El personaje acaso central, la ya madura Duquesa Raquel, tiene a sus espaldas un largo historial amoroso en el que se incluye una relación, que ahora retoma, con Tony, un marinero revolucionario que conspira en una intentona subversiva antimonárquica al mismo tiempo que parece dispuesto a hacerle pagar a esa mujer su propio resentimiento clasista. El reputado pintor Dino Morelli es ludópata y, deducimos, también homosexual. De esto último se deriva su malsano sometimiento a otro personaje, Bobby. Marcelo Herbier es un maduro escritor carente de principios: sus ideas se escoran a babor o a estribor en función del viento que sople; ya no atraerá, además, el amor de la Raquel por quien suspira a destiempo. Por él bebe los vientos, aunque sea sin posibilidad de ser atendida, la joven y frívola Natalia.

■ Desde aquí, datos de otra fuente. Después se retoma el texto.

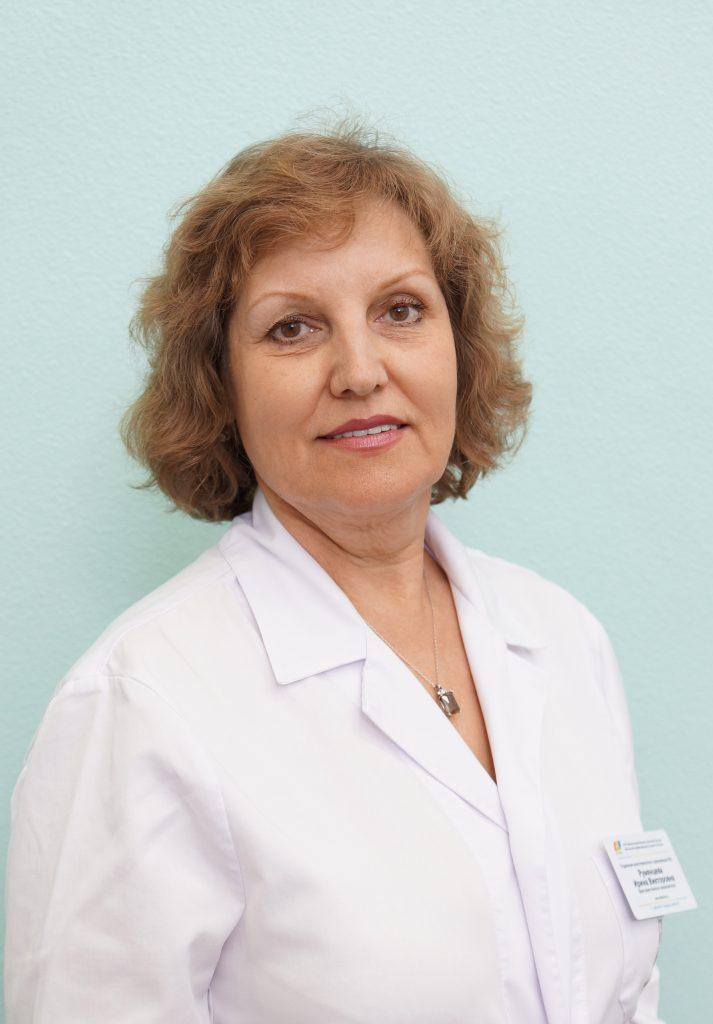 Румянцева Ирина Викторовна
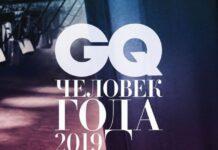 """""""Человек года-2019"""" по версии журнала GQ: полный список победителей"""
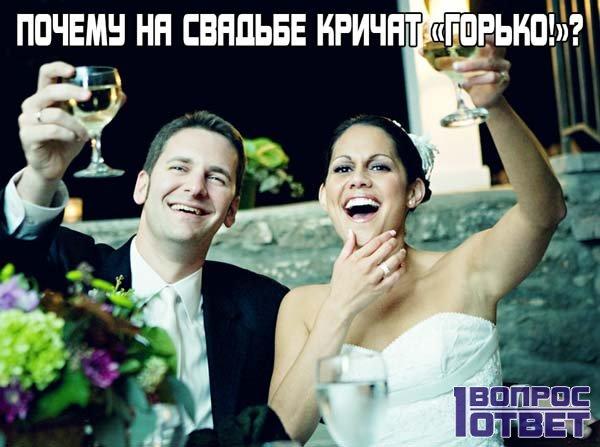 Зачем на свадьбе кричат «горько!»?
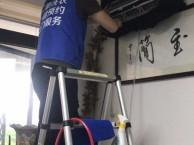 珠海窗帘清洗上门拆洗装,空调等家电上门清洗
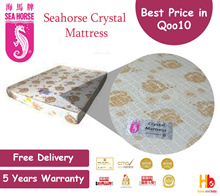 Seahorse Crystal Mattress SIngle
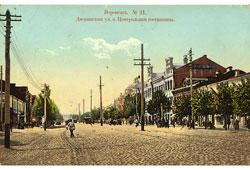 Voronezh. Dvoryanskaya Street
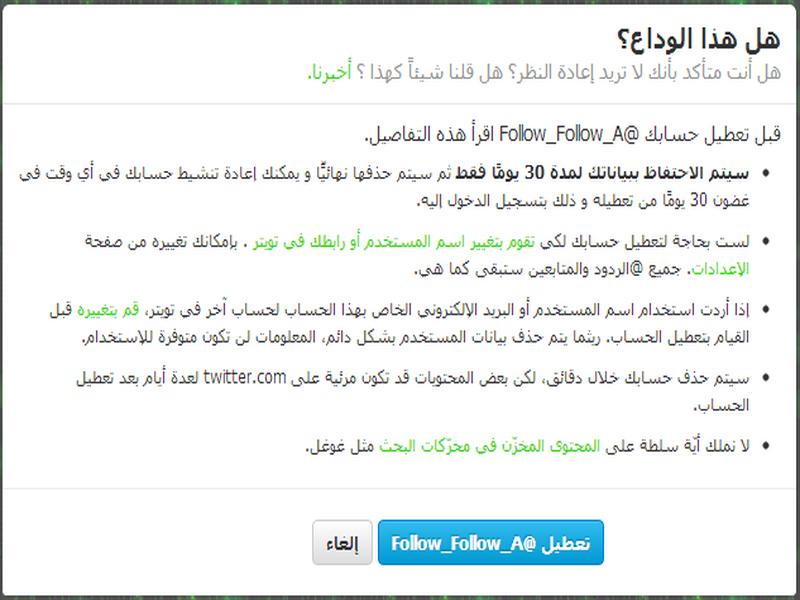 بالصور كيفية حساب تويتر Twitter Deactivate-my-accoun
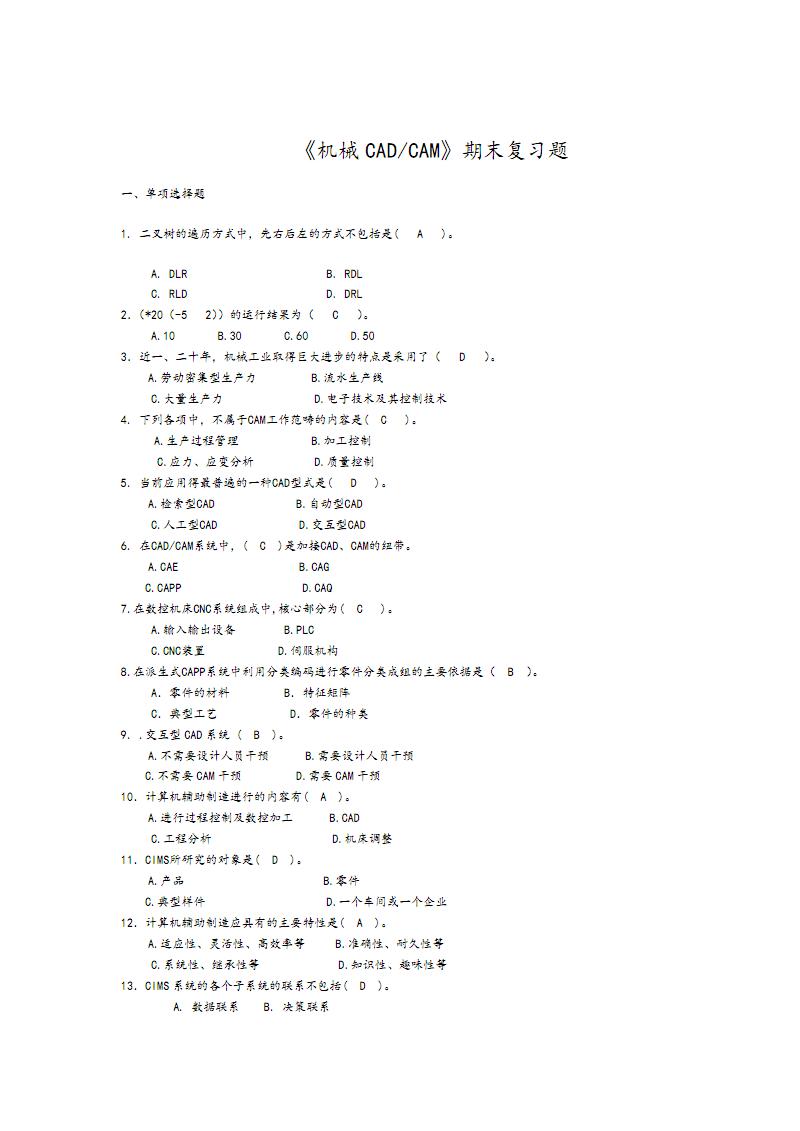 CAD- CAM期末考试必考题.pdf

Se trata de un grupo de personajes que difícilmente pueden captar las simpatías, ni siquiera la compasión, del espectador. El otro bando, el de los personajes positivos, es tan enteco que en él apenas puede incluirse, una vez descontada la neutralidad funcional del capitán del barco y la anecdótica presencia del camarero y los marineros, a Patricia y a Dicky, los hijos de Raquel. Ninguno de los dos llega a adquirir sustancia dramática suficiente para anular la importancia de los personajes negativos porque poco menos que un axioma dramático es que quien desempeña el papel de malo tiene más enjundia que su oponente bueno. Dicky ni siquiera aparece en escena porque es un enfermo postrado en cama mientras que su hermana es personaje únicamente en tanto en cuanto sirve para hablar de él.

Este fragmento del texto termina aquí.